This article is the first in a series that will discuss various aspects of hyperphosphatemia in patients with renal disease. Csaba P. Kovesdy, MD, chief of nephrology at the Salem VA Medical Center, in Salem, Va., is the series editor.
Phosphorus is an essential element that serves as a building block of the bony skeleton, adenosine triphosphate, nucleic acids, phospholipid membranes, and blood and urinary buffers.
The kidney is the main organ responsible for maintaining phosphorus homeostasis, and the development of CKD invariably leads to phosphorus retention, even though a series of adaptive responses (such as increases in parathyroid hormone and fibroblast growth factor [FGF]-23 levels) are set in motion to alleviate the impact of lower glomerular filtration rate on phosphorus balance.
Clinical manifestations of hyperphosphatemia usually become evident in patients with CKD once lack of substantial kidney function combines with inefficient phosphorus clearance by thrice-weekly dialysis. This results in a persistent positive phosphate balance unless the amount of absorbed phosphorus is reduced.
A variety of interventions are known to alleviate higher serum phosphorus levels. The question arises, though, about the benefit derived from lowering those levels.
The impact of hyperphosphatemia on survival has been examined in several large observational studies.
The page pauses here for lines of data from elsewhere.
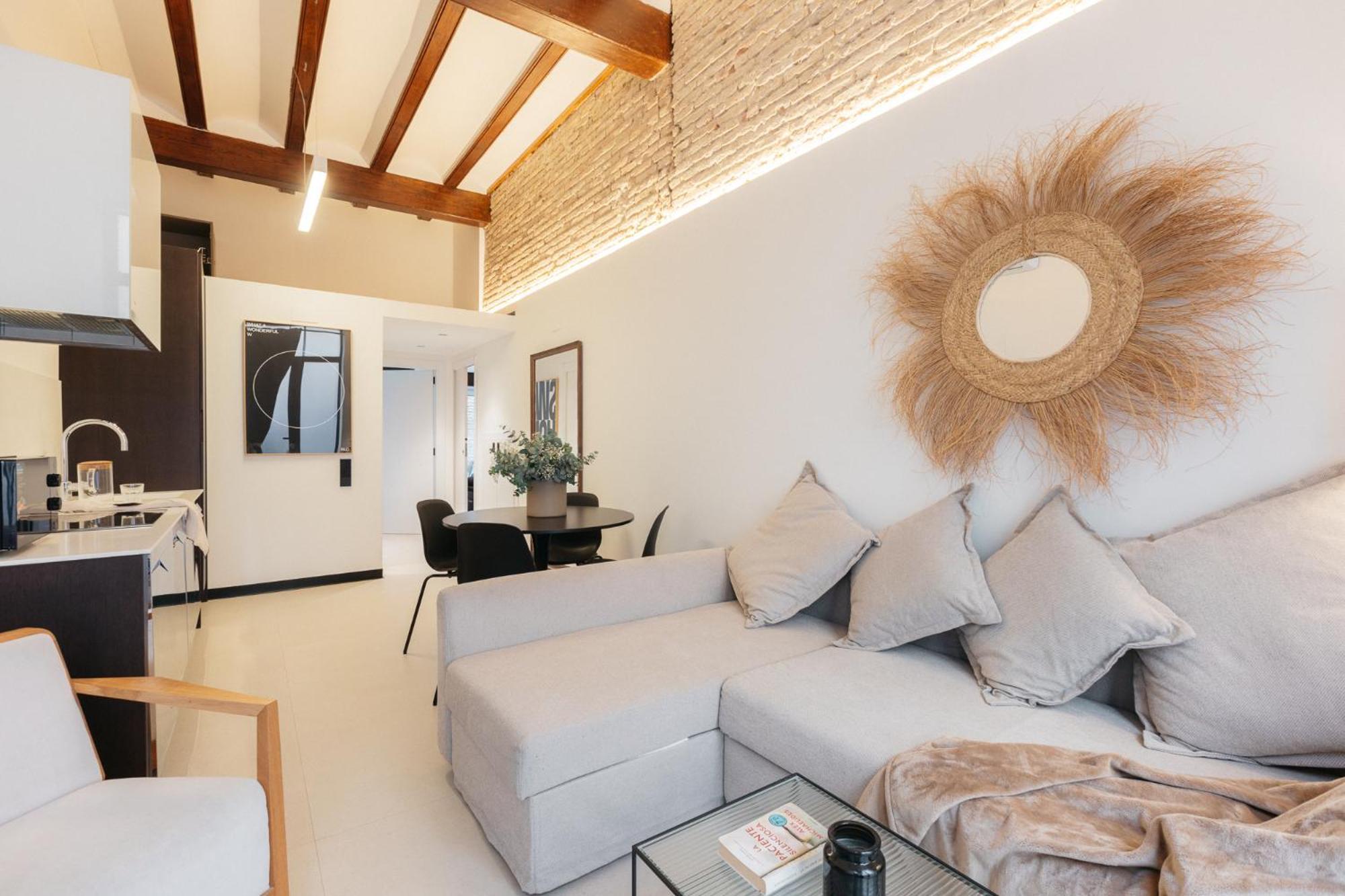 Lovely Exclusivity In Valencia Center المظهر الخارجي الصورة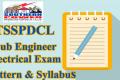 TSSPDCL Junior Lineman Exam Pattern & Syllabus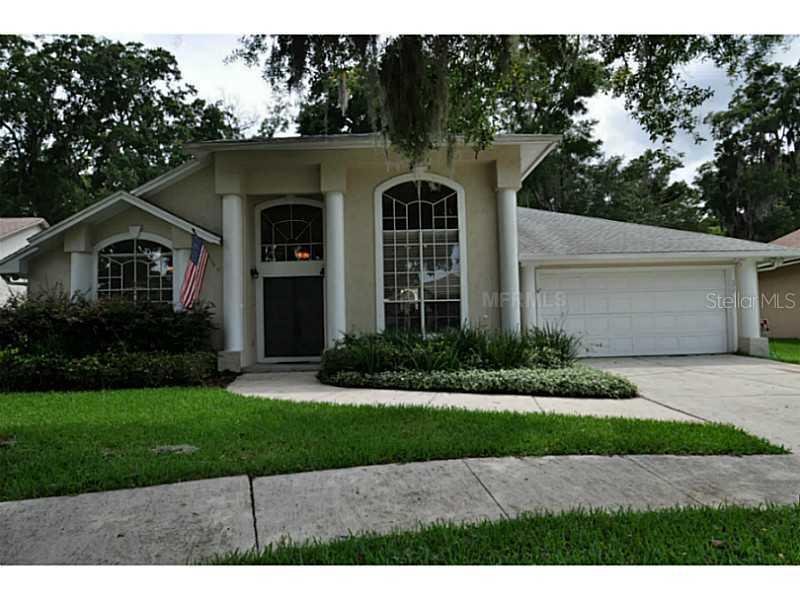 677 Oak Hollow Way, Altamonte Springs, FL 32714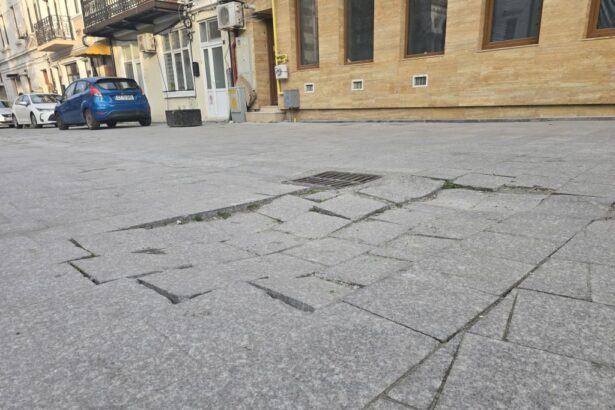 planurile sc confort urban pentru strazile din zona peninsulara asfalt pe tronsoanele unde dalele au fost distruse 69bb22633d017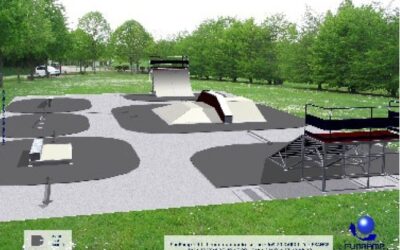 Skatepark de Calonge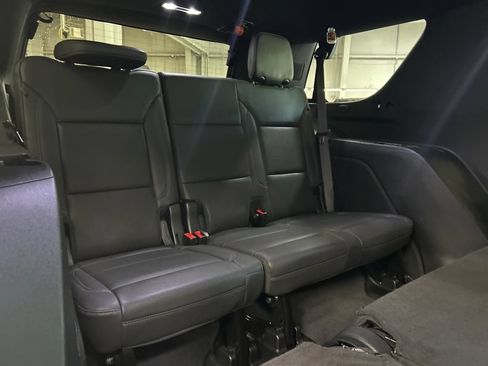 Used 2023 Chevrolet Tahoe LT AWD/4WD image 21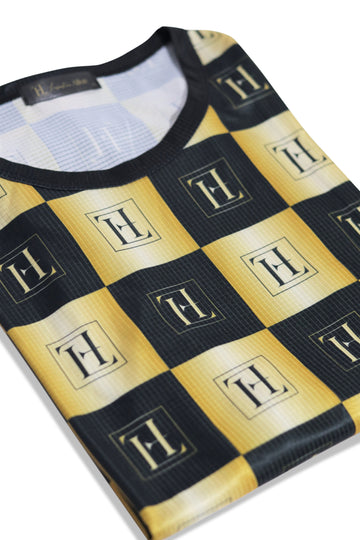 Gold Diamond T-Shirt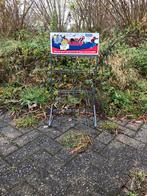 Haribo rek, Verzamelen, Ophalen, Zo goed als nieuw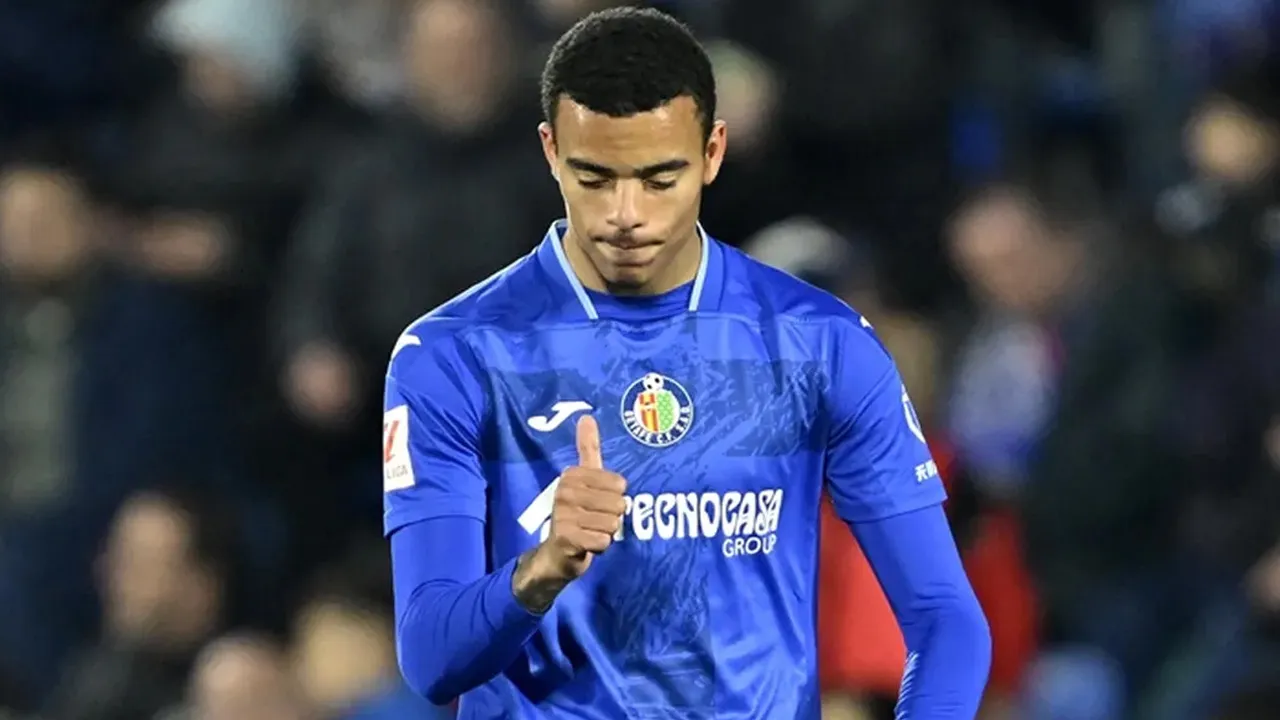 Greenwood kaçıyor! Hakan Safi'nin anlaştığı isim Roma yolunda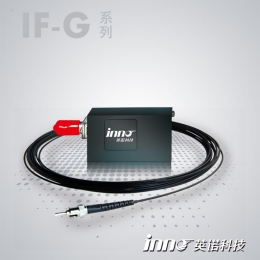 IF-G 荧光式光纤温度传感器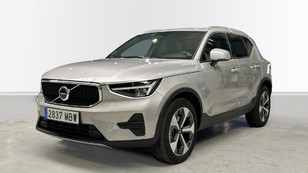 Volvo XC40 B3 G Core Auto 120 kW (163 CV) - 0 Volvo XC40 B3 G Ocasión 120 KW (163CV) - 0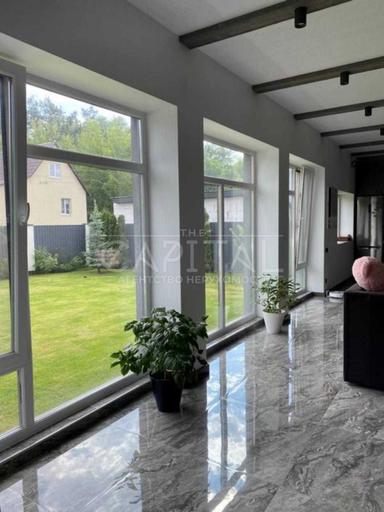 Дом по адресу ул. Васильковская (площадь 220 м²) - Atlanta.ua - фото 30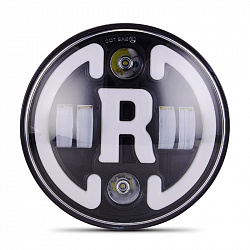 Прожектор для автомобиля G0143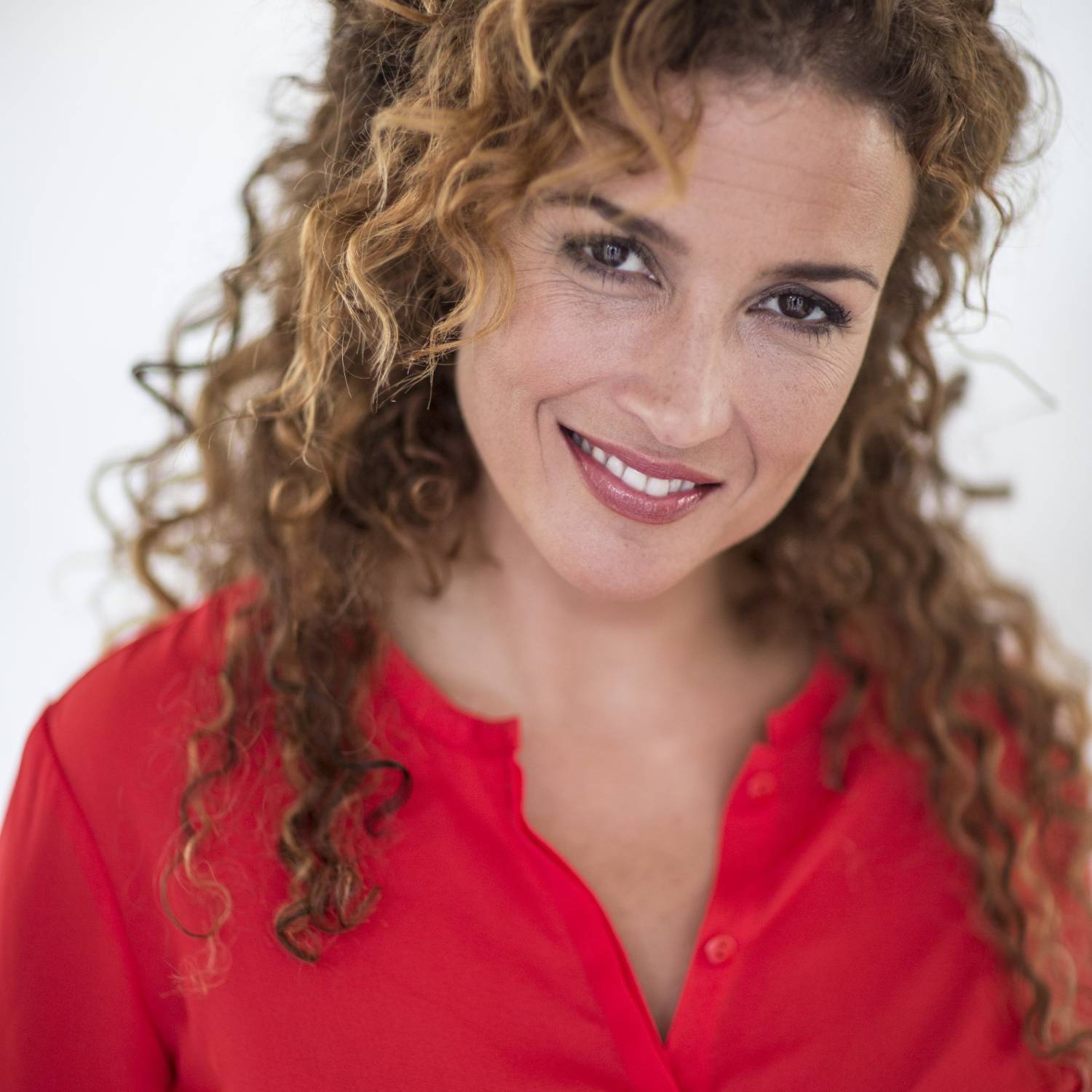 Katja Schuurman photo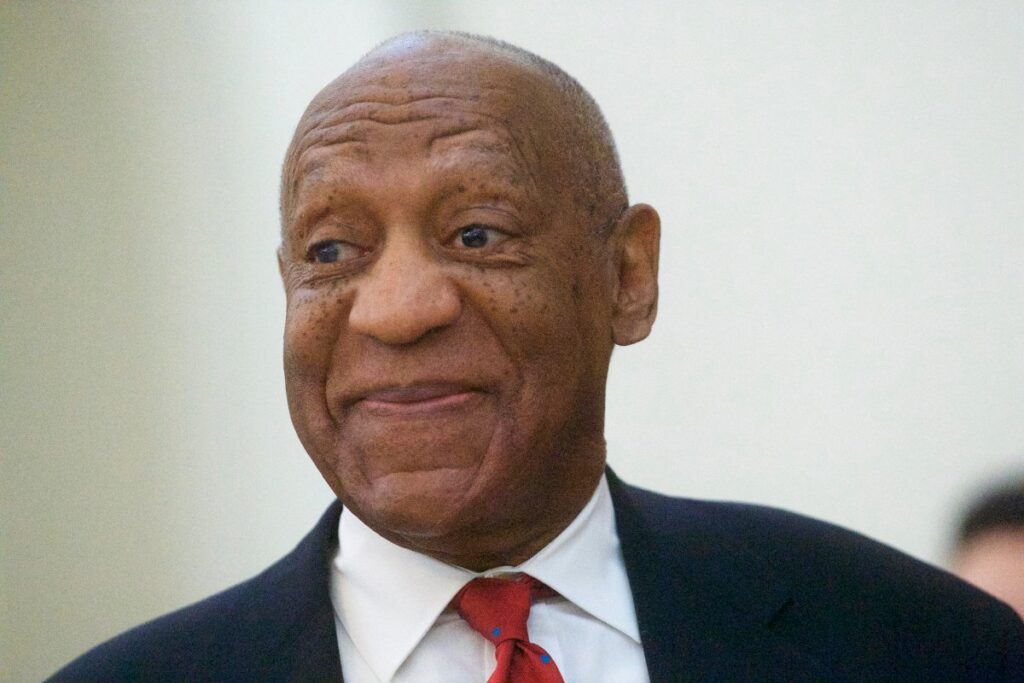 WHAT IN THE JELLO PUDDING POP IS GOING ON?: Bill Cosby to Be Released from Prison After His Sexual Assault Conviction Gets Overturned & The Internet is Split with Opinions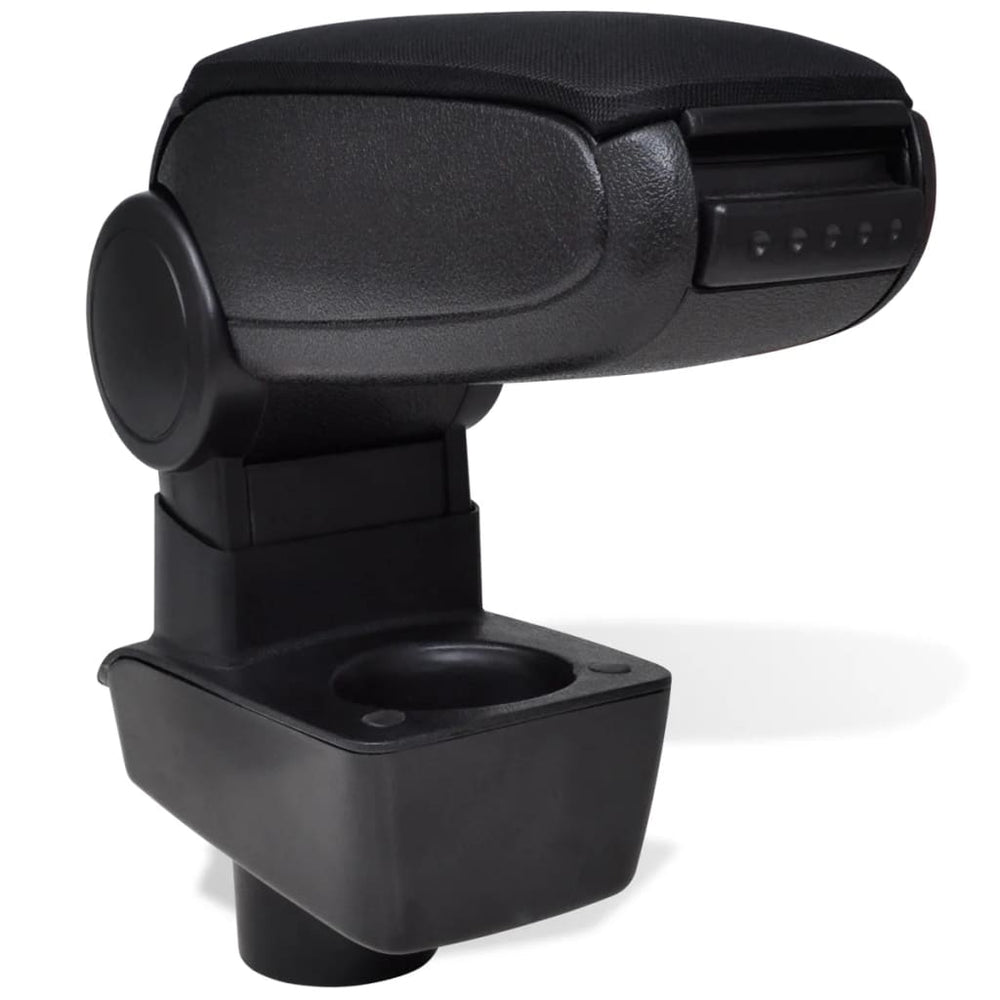 vidaXL Car Armrest Suitable for Ford Fiesta MK7 (2009)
Elevated serum phosphorus has been associated with increased mortality in dialysis patients (J Am Soc Nephrol. 2004;15:2208-2218 and Kidney Int. 2006;70:771-780) and in patients with non-dialysis-dependent CKD (NDD-CKD) (J Am Soc Nephrol. 2005;16:520-528 and Nephrol Dial Transplant. 2007;22:2909-2916).
These associations are especially surprising in the latter group, as frank hyperphosphatemia is rarely seen in patients who are not on dialysis; indeed, the studies referenced have found that the increase in mortality associated with higher serum phosphorus was evident even with levels that were still in “normal” range.
Challenging our understanding of normality when it comes to serum phosphorus levels, studies in patients with normal kidney function (and hence with supposedly normal phosphorus homeostasis) have also found that higher (albeit still within normal range) serum phosphorus was associated with increased mortality and cardiovascular event rates (Circulation. 2005;112:2627-2633).
In addition to the increased mortality described in previously cited studies, higher serum phosphorus was also found to be associated with more significant loss of kidney function in NDD-CKD (Clin J Am Soc Nephrol. 2006;1:825-831).